Preparing To Be A Help Meet – Blog – Touching Before Marriage

Preparing To Be A Help Meet – Blog – Touching Before Marriage March 4, 2015

Helpmeetby Mel cross posted from her blog When Cows and Kids Collide

Due to a crazy-busy schedule, I’ve fallen off my pace of blogging Preparing to be a Help Meet because typing in the quotes from the book is surprisingly time-consuming. In lieu, I offer my most choice selections from the blog with the same name.

What levels of hell have Mike and Debi wrought? Apparently they’ve moved beyond beating the shit out of children and started messing with an entire generation’s sexual life….

 Q: So I’m just wondering exactly how much touching a Christian couple can do before marriage. What is appropriate? Is it okay to hold hands? Kiss? Or should you not even touch at all? And if possible, could you give me Bible verses that talk about this subject? Thank you!

Back when I was a teenager in the 1990’s, we had discussions about premarital sexuality between peers. Bluntly, our discussions focused on how far beyond passionate kissing you could go before hitting forbidden sexual territory before marriage.

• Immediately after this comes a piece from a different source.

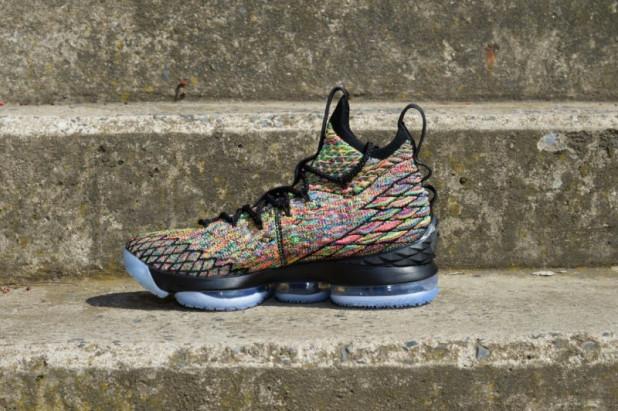 Basketbalové boty Nike Lebron XV Fruity Pebbles BLACK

I’m feeling wistful that I had the freedom to assume passionate kissing was definitely allowed before marriage because I’m finding a group of girls/women who are arguing about holding hands as sexual activity.

A:
I know people who have touched while engaged and before. But for me I know I’m very vulnerable (and I would be a mess with all those doubled emotions that come with touching) so I’ve only allowed myself holding hands, but while engaged. I think its different for certain people but I never did really like how kissing is ‘okay’ while engaged. And yet I don’t have verses to prove this. But I know it will be special and that God made a man and woman to be intimate once married.
I mean think about it do you think Rebecca and Issac were aloud to hold hands or kiss before the wedding night? God knows your heart too, pray about it and discuss it with him.

The message is a little muddled, but boils down to “I have too many feelings if a guy touches me, so only hand-holding before marriage.”

Do I think Rebecca and Issac were allowed to hold hands or kiss before the wedding night? I doubt they knew each other for more than about 2 days between the moment the marriage was arranged and when they were legally married. That relationship was more like the marriages of royalty during the Middle Ages when a bride and groom would be married by proxy before she left her home country to so no one could kidnap and rape the bride as a way to prevent the marriage. (Charming, isn’t it?)

A: I have come to the conclusion of being completely “hands off” until at least I am engaged. No holding hands, kissing, snuggling, etc. I would be okay with touching if it is completely of a non-romantic practical bent. For example if he was helping me up a steep incline while hiking or during family prayer. I allow a few select men to give me side hugs but they are all men I have come to trust and are more like uncles or grandfathers to me. Until recently I held that I would keep this standard until the marriage ceremony, but I have began to wonder about holding hands after I am engaged. I guess that is when I would most be prone to stumbling, so I should hold my ground even then.

Something that I read was that we should see how many “firsts” we can save for our husbands. Our first kiss, our first candlelight dinner, our first “I love you”, etc. I thought it was a really fun idea.

Twice I have regretted the level of contact that I have allowed. One was when I was 14 and in a square dance with a group of young people. One of the fellows began to hold me really close and it really bothered me. I wish I had never gotten into the dance (I was pressured into it) and now hold to only dancing with my brothers or other girls. The other time was when I was 19 and a guy friend whom I new was interested in me caught me off guard with a side hug. Now, I wish I had slipped out of his grasp instead of allowing the hug. I think part of the reason I regret these things is because I later found out in both cases the guys were not of the noblest of character in how they treated women.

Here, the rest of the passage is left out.